● **SELECTED PASSAGE**
+++++

[07:01] <edsu_> soultcer: hi :-) i was looking at your tinyarchive/tinyback code and was wondering at the intended workflow of the admin scripts for building a release
[07:03] <edsu> soultcer: also, looking at the problem the tracker is having right now, lots of sporadic database locked errors, and thinking about switching it over to postgres instead
[07:04] <edsu> soultcer: luckily that appears to be a relatively easy change given the way you used web.py
[07:04] <edsu> soultcer: little matter of porting the sqlite database to postgres ...
[07:07] <edsu> soultcer: and ... just wanted to say how it was nice code to read :)
[08:51] <edsu> pft: if you are curious about postgres changes i made https://github.com/edsu/tinyarchive/commit/1f6e95ed60b0655d01d38e7c49fd99b24d0f6bb1
[08:52] <edsu> pft: if you (or anyone else) want to help me kick the tires on it, point your tinyback at http://ec2-54-204-142-70.compute-1.amazonaws.com:8080/
[09:16] <edsu> opened an issue ticket to track the work too https://github.com/ArchiveTeam/tinyarchive/issues/2
[10:31] <GLaDOS> edsu: btw, you now have commit access to the urlteam repos
[10:34] <edsu> thanks!
[10:43] <edsu> still need to figure out how to generate a release
[15:20] <soultcer> edsu: To be honest, I think the tracker code is horrible. The whole tracker + sqlite thing was more of a test implementation and then it worked "okay enough" to let it be
[15:20] <soultcer> About the release process: There are two separate parts to the tinyarchive project: The tracker, and the main database
[15:21] <soultcer> The tracker hands out tasks and temporarily stores their results. The main database holds all the shortlinks. Periodically the finished tasks from the tracker are removed, and imported into the main db
[15:22] <soultcer> The advantage is that you can have a well-connected server with little storage run the tracker, while the main db previously was stored on my home server (unstable internet connection, but way better hardware/storage)

+++++

● **WHAT YOU WILL DO**
Copy out the IRC log above about the tinyarchive tracker word for word, from its first line to its last.

● **DATA SECTION**
+++++

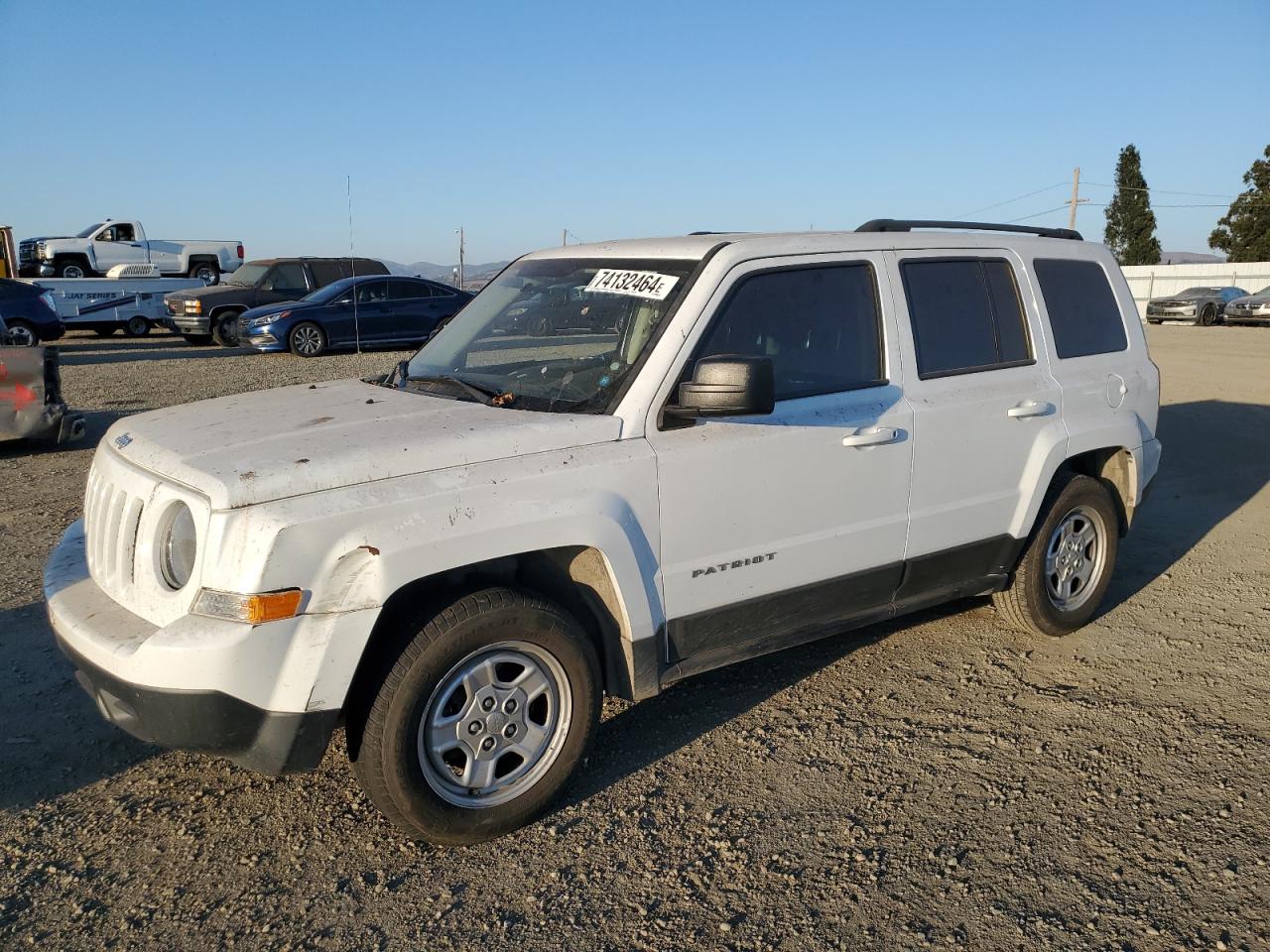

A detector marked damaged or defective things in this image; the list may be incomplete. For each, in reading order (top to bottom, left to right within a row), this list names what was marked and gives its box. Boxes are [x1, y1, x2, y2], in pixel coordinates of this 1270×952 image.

+++++

● **WRITTEN ANSWER**
[07:01] <edsu_> soultcer: hi :-) i was looking at your tinyarchive/tinyback code and was wondering at the intended workflow of the admin scripts for building a release
[07:03] <edsu> soultcer: also, looking at the problem the tracker is having right now, lots of sporadic database locked errors, and thinking about switching it over to postgres instead
[07:04] <edsu> soultcer: luckily that appears to be a relatively easy change given the way you used web.py
[07:04] <edsu> soultcer: little matter of porting the sqlite database to postgres ...
[07:07] <edsu> soultcer: and ... just wanted to say how it was nice code to read :)
[08:51] <edsu> pft: if you are curious about postgres changes i made https://github.com/edsu/tinyarchive/commit/1f6e95ed60b0655d01d38e7c49fd99b24d0f6bb1
[08:52] <edsu> pft: if you (or anyone else) want to help me kick the tires on it, point your tinyback at http://ec2-54-204-142-70.compute-1.amazonaws.com:8080/
[09:16] <edsu> opened an issue ticket to track the work too https://github.com/ArchiveTeam/tinyarchive/issues/2
[10:31] <GLaDOS> edsu: btw, you now have commit access to the urlteam repos
[10:34] <edsu> thanks!
[10:43] <edsu> still need to figure out how to generate a release
[15:20] <soultcer> edsu: To be honest, I think the tracker code is horrible. The whole tracker + sqlite thing was more of a test implementation and then it worked "okay enough" to let it be
[15:20] <soultcer> About the release process: There are two separate parts to the tinyarchive project: The tracker, and the main database
[15:21] <soultcer> The tracker hands out tasks and temporarily stores their results. The main database holds all the shortlinks. Periodically the finished tasks from the tracker are removed, and imported into the main db
[15:22] <soultcer> The advantage is that you can have a well-connected server with little storage run the tracker, while the main db previously was stored on my home server (unstable internet connection, but way better hardware/storage)